**TASK GOAL**
Please return every line of the listing below that contains the string "instances". Case counts, so match uppercase and lowercase letters precisely.

## START

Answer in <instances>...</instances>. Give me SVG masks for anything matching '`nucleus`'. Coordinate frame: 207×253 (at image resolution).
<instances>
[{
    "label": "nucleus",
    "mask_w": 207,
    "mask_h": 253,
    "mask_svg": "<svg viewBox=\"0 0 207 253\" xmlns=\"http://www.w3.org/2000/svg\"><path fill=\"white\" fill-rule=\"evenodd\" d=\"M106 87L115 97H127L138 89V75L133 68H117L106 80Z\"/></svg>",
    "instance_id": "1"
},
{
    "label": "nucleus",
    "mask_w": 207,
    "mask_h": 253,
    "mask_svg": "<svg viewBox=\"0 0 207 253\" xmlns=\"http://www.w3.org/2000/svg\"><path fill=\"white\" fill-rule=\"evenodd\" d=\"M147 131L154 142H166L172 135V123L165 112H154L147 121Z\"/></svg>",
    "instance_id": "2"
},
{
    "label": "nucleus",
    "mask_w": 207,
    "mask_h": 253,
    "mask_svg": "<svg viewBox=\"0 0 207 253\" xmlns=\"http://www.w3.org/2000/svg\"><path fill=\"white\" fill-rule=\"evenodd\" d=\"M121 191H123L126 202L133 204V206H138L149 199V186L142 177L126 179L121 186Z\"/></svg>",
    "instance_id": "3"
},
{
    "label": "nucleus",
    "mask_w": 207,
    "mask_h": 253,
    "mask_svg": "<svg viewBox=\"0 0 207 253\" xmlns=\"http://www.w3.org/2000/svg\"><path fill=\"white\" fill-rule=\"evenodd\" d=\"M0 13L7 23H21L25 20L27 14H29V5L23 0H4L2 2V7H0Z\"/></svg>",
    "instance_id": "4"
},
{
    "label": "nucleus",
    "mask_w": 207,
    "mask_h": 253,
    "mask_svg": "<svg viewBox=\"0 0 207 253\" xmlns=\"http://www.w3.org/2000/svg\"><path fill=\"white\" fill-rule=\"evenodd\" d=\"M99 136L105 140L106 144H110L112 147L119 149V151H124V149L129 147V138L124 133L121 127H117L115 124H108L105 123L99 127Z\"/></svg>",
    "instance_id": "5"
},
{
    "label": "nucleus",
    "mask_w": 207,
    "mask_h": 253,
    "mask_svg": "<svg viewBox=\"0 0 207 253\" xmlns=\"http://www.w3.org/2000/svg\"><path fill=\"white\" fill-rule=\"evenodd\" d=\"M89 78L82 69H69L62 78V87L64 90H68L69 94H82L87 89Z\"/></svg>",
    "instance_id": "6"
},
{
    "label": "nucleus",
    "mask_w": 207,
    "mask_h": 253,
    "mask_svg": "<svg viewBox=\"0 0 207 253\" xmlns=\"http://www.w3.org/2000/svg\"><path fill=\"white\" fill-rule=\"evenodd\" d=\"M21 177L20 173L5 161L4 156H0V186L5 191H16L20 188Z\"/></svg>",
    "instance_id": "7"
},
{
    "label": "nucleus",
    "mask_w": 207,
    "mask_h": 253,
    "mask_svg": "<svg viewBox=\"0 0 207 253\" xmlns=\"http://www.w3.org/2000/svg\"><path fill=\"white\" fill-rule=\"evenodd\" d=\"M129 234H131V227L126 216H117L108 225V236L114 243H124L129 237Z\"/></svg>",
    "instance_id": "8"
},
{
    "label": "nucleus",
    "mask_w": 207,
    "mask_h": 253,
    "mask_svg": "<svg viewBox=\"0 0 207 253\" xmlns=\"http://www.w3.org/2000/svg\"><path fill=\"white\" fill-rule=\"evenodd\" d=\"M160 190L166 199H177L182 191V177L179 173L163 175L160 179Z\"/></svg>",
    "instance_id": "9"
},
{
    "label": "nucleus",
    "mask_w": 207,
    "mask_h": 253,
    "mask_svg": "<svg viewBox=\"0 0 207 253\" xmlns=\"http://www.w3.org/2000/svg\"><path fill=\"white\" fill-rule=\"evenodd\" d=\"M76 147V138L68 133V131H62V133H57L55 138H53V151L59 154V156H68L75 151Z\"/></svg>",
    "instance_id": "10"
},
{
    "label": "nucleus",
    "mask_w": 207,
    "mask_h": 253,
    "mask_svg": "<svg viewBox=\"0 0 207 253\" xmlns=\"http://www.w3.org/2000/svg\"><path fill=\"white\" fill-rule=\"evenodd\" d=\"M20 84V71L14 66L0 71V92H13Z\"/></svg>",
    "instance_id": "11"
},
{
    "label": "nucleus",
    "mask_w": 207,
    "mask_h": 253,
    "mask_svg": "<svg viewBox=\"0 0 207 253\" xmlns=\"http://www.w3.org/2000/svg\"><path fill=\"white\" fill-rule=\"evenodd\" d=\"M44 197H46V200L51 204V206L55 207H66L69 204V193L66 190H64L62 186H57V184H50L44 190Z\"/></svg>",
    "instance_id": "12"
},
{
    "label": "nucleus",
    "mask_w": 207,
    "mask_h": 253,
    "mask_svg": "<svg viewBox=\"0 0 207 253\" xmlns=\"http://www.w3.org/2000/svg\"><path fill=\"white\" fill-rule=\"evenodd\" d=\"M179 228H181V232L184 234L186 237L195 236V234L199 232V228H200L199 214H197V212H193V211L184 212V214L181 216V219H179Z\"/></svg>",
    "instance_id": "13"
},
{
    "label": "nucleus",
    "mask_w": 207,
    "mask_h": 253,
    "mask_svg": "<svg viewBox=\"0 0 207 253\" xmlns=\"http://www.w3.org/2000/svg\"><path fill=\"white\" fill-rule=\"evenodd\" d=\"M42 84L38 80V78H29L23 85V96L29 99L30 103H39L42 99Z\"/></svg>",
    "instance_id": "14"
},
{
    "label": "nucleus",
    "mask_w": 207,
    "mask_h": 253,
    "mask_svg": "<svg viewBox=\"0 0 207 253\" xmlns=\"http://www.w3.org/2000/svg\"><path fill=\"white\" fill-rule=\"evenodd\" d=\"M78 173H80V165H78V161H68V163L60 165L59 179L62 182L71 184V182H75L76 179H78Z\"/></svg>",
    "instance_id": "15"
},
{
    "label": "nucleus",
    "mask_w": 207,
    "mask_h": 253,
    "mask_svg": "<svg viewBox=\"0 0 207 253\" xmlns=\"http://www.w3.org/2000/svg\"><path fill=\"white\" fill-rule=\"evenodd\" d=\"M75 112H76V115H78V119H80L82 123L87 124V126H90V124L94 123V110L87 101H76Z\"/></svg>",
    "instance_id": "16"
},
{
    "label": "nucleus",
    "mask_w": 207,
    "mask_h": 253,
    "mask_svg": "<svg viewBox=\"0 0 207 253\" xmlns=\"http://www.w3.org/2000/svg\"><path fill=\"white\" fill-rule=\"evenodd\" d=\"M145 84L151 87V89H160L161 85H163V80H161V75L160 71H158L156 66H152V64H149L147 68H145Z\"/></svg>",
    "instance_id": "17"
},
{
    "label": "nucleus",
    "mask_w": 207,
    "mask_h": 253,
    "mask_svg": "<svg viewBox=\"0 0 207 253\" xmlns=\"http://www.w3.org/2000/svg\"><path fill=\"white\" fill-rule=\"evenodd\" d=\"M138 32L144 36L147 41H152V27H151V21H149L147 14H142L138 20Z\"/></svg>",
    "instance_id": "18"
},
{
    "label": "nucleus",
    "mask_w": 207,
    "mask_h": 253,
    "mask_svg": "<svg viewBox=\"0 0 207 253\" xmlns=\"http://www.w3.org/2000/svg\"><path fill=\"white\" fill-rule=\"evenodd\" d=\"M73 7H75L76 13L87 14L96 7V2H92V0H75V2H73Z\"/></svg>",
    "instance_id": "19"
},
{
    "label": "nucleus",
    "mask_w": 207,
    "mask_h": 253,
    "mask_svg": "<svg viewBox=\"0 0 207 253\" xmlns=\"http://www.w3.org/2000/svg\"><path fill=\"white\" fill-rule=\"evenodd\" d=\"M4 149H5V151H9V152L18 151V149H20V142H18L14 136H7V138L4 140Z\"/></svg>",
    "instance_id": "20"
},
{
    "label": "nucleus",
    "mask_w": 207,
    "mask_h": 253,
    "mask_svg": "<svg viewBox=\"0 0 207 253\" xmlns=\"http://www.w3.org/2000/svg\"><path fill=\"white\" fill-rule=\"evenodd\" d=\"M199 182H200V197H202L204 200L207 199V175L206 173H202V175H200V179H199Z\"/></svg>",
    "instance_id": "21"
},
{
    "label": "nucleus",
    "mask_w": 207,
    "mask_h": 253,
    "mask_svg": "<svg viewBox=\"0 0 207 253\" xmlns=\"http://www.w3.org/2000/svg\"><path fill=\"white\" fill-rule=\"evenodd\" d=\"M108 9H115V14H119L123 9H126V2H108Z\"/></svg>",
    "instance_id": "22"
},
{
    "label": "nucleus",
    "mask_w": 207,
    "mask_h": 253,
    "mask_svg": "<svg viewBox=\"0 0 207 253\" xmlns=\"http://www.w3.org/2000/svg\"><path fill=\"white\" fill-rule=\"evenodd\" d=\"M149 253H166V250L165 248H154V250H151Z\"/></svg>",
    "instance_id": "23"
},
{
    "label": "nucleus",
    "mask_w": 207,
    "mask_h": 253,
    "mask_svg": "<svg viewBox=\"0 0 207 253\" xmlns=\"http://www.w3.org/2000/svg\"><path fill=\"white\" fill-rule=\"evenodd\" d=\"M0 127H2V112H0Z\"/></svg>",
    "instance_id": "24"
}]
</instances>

## END

**EXERCISE RESULT**
Answer in <instances>...</instances>. Give me SVG masks for anything matching '`nucleus`'. Coordinate frame: 207×253 (at image resolution).
<instances>
</instances>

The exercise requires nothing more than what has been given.